## Prompt
From the tutorial on FME database performance, extract the passage from "FME Version" to "and SQL Server.", copied word for word.

## Supplied passage
◇ ◇ ◇ ◇ ◇ ◇ ◇

Tutorial: Let the Database Do the Work

Liz Sanderson
Liz Sanderson
  • Updated

FME Version

  • FME 2017.x

Introduction

Letting the database do the work can drastically improve translation performance when working with databases in FME. This tutorial will look at both reading and writing with databases using FME. The first article focus will be on efficient and quicker reads by minimizing the number of features being read into FME from the database. Reducing the number of features can drastically reduce translation times and improve performance.

Writing to the database can also have an effect on translation performance. Keys and constraints can cause translations to fail and impact processes overall. Writing smartly to your database with FME can improve performance by reducing table loading failures.

Although this tutorial uses an Oracle database, the concepts and methods discussed can be applied to other databases such as PostgreSQL/PostGIS, and SQL Server.

 

Database Terminology

Views

Database views are representations derived from a base table or multiple tables within the database. Views are virtual and created at the runtime of the SQL statement. This returns the latest data since it is pulling the features from existing tables.

Materialized views are saved using disk space: these need to be refreshed to reflect any changes in the master table(s). In general, materialized views have faster reads since the view is not refreshed at run. Both Oracle and PostgreSQL have materialized views. SQL Server has indexed views.

 

Index, Composite Index, and Spatial Index

An index can provide faster data access when created on one or more columns in a table. Indices can be dropped or added and will not affect the table.

◇ ◇ ◇ ◇ ◇ ◇ ◇

## Information shown
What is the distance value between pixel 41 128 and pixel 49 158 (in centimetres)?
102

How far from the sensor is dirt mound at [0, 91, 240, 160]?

◇ ◇ ◇ ◇ ◇ ◇ ◇

## Written answer
FME Version

  • FME 2017.x

Introduction

Letting the database do the work can drastically improve translation performance when working with databases in FME. This tutorial will look at both reading and writing with databases using FME. The first article focus will be on efficient and quicker reads by minimizing the number of features being read into FME from the database. Reducing the number of features can drastically reduce translation times and improve performance.

Writing to the database can also have an effect on translation performance. Keys and constraints can cause translations to fail and impact processes overall. Writing smartly to your database with FME can improve performance by reducing table loading failures.

Although this tutorial uses an Oracle database, the concepts and methods discussed can be applied to other databases such as PostgreSQL/PostGIS, and SQL Server.